Ah it turned out that somewhere in the pre processing, the image was made contiguous. So now we had a cv::GpuMat that was contiguous in memory on the Gpu that was not contiguous (created with cudaMalloc3D). So of course, that’s a bad combination.

So it turns out that copying cv::GpuMat with cudaMemcpy2D works ok. You should use the step from GpuMat as the source pitch value, or the pitch value from the cudaMalloc3D / cudaMallocPitch call. Destination pitch should be the width of the image (because there is no additional spacing in a continuous image). I assume width and height are clear. src can be gpuMat.data or gpuMat.ptr(0), as far as I can see.

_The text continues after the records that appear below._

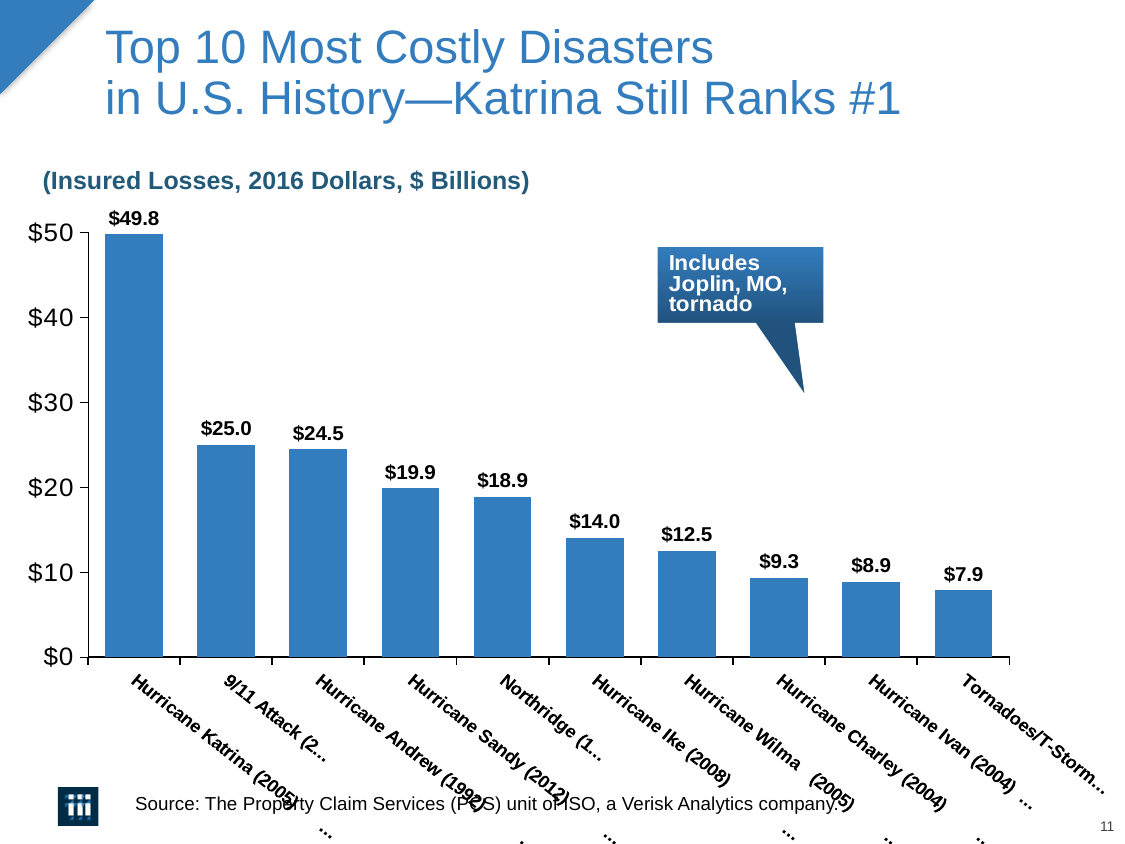
What is the insured loss value shown for Hurricane Charley (2004)? $9.3 Which disaster has the lowest insured loss on the chart? Tornadoes/T-Storm What is the difference between the insured losses for Hurricane Katrina (2005) and Hurricane Andrew (1992)? $25.3 Which disaster has the highest insured loss on the chart? Hurricane Katrina (2005) What type of chart is shown on the slide? Bar chart What is the insured loss value shown for Hurricane Sandy (2012)? $19.9 Which has a larger insured loss, Hurricane Sandy (2012) or Hurricane Ivan (2004)? Hurricane Sandy (2012) Do the values rise or fall moving from left to right along the x axis? Fall How many disasters are plotted on the chart? 10 What is the insured loss value shown for Hurricane Katrina (2005)? $49.8 What is the insured loss value shown for Hurricane Ike (2008)? $14.0 What is the difference between the insured losses for Hurricane Ike (2008) and Hurricane Wilma (2005)? $1.5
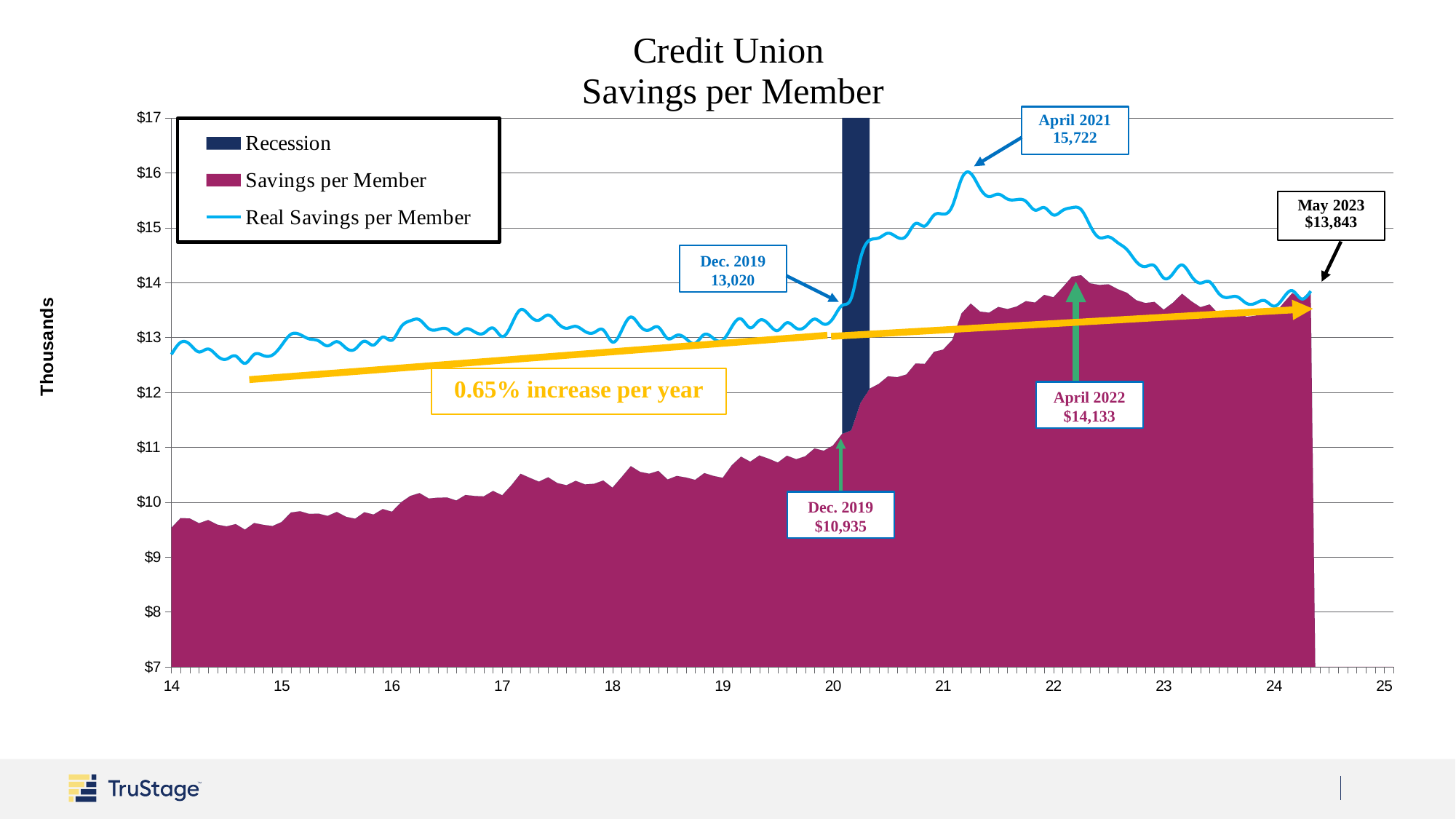
What annual rate of increase is shown by the yellow trend arrow? 0.65% increase per year What is the difference between the Real Savings per Member (13,020) and the Savings per Member ($10,935) labelled for Dec. 2019? 2,085 What is the Savings per Member value labelled for April 2022? $14,133 Is the Savings per Member value at the start of 2014 greater or less than $10? less By how much did Savings per Member rise from the Dec. 2019 label ($10,935) to the April 2022 label ($14,133)? $3,198 What is the Real Savings per Member value labelled for Dec. 2019? 13,020 What kind of chart is shown on the slide? Area chart with a line How many entries does the legend list? 3 Which labelled value is larger: Real Savings per Member in April 2021 or Savings per Member in April 2022? Real Savings per Member in April 2021 What is the Real Savings per Member value labelled for April 2021? 15,722 What value is labelled for May 2023 on the chart? $13,843 What is the Savings per Member value labelled for Dec. 2019? $10,935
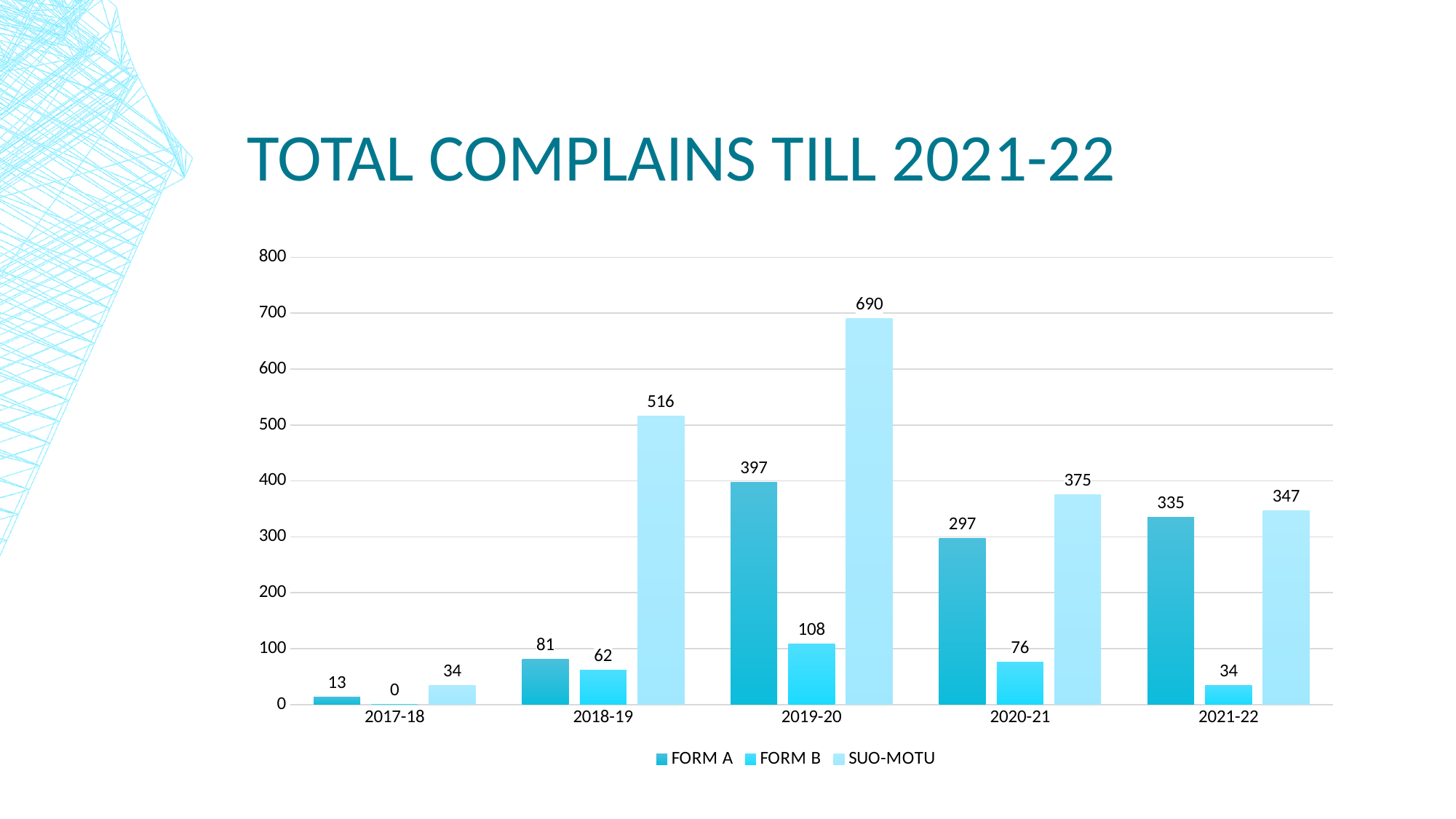
Which year has the highest SUO-MOTU value? 2019-20 Is the FORM A value for 2019-20 greater or less than 300? greater What kind of chart is shown on the slide? Bar chart What is the FORM B value for 2017-18? 0 How many years are shown on the x axis? 5 Which year has the lowest FORM A value? 2017-18 What is the FORM A value for 2020-21? 297 What is the difference between the SUO-MOTU value and the FORM A value in 2018-19? 435 How many series does the legend list? 3 What is the SUO-MOTU value for 2019-20? 690 Which is larger in 2021-22, FORM A or SUO-MOTU? SUO-MOTU What is the title of the chart? TOTAL COMPLAINS TILL 2021-22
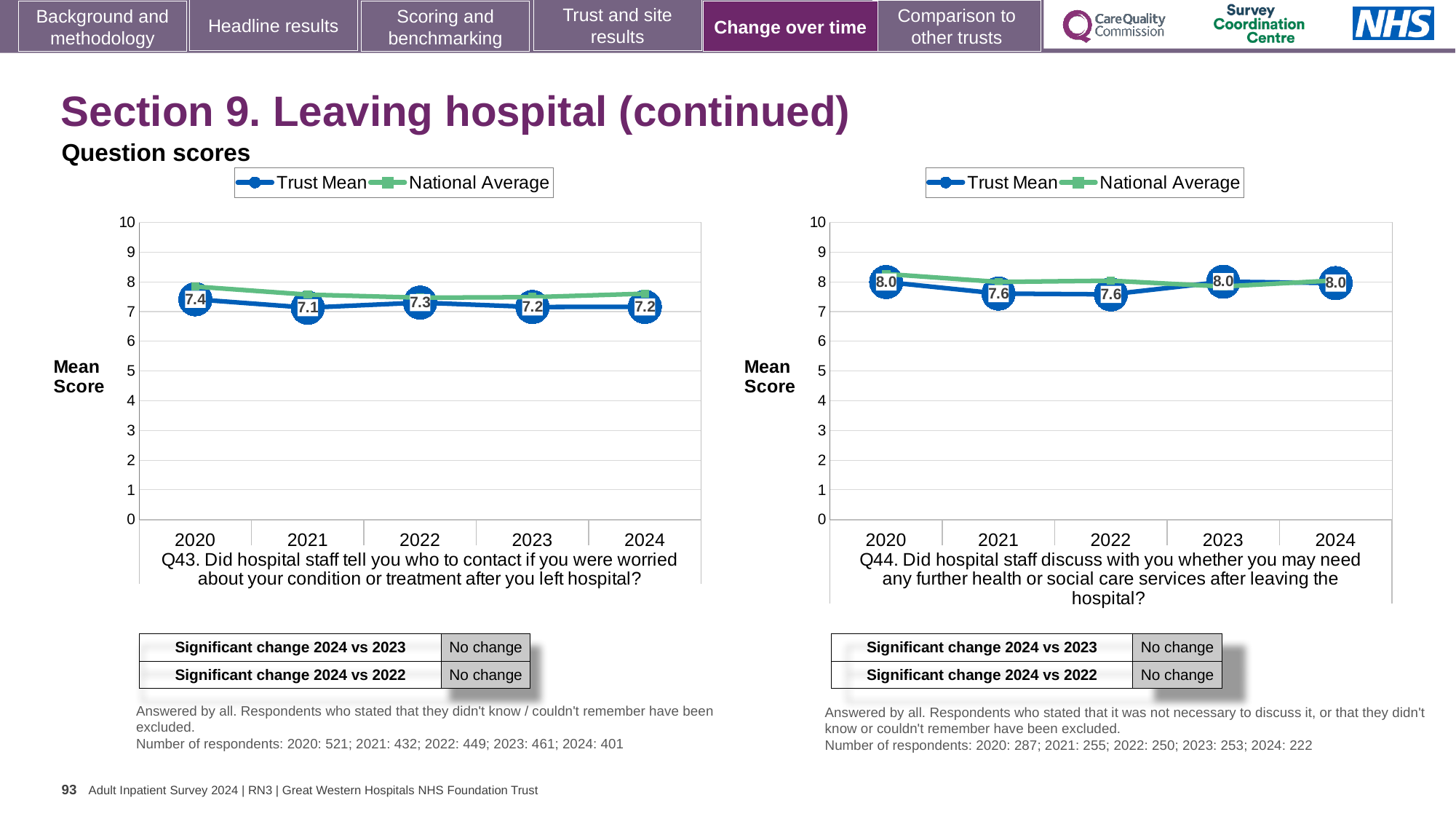
In the Q44 chart (right), what is the Trust Mean score for 2022? 7.6 How many series does the legend of the Q43 chart (left) list? 2 In the Q43 chart (left), what is the Trust Mean score for 2021? 7.1 How many years are plotted on the x axis of the Q44 chart (right)? 5 In the Q44 chart (right), what is the difference between the Trust Mean scores for 2023 and 2021? 0.4 In the Q43 chart (left), what is the Trust Mean score for 2020? 7.4 In the Q43 chart (left), what is the difference between the Trust Mean scores for 2020 and 2021? 0.3 In the Q43 chart (left), which year has the lowest Trust Mean score? 2021 In the Q44 chart (right), what is the Trust Mean score for 2024? 8.0 In the Q44 chart (right), is the Trust Mean score for 2021 larger or smaller than the score for 2023? smaller In the Q43 chart (left), which year has the highest Trust Mean score? 2020 In the Q43 chart (left), is the National Average value for 2020 greater or less than 7? greater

About the cudaMalloc3D and cudaMemcpy2D: I found out the memory could also be created with cudaMallocPitch, we used a depth of 1, so it is working with cudaMemcpy2D.

Thanks for your help anyway!!

Ideally all matrices would be stored in one contiguous block on both host and device, as that allows the use of plain cudaMemcpy() which is typically significantly faster than cudaMemcpy2D().

Ah ok, I will look if that is possible.
I thought some things were processing faster on the gpu with not contiguous memory, but I look at it. Thanks for your advice!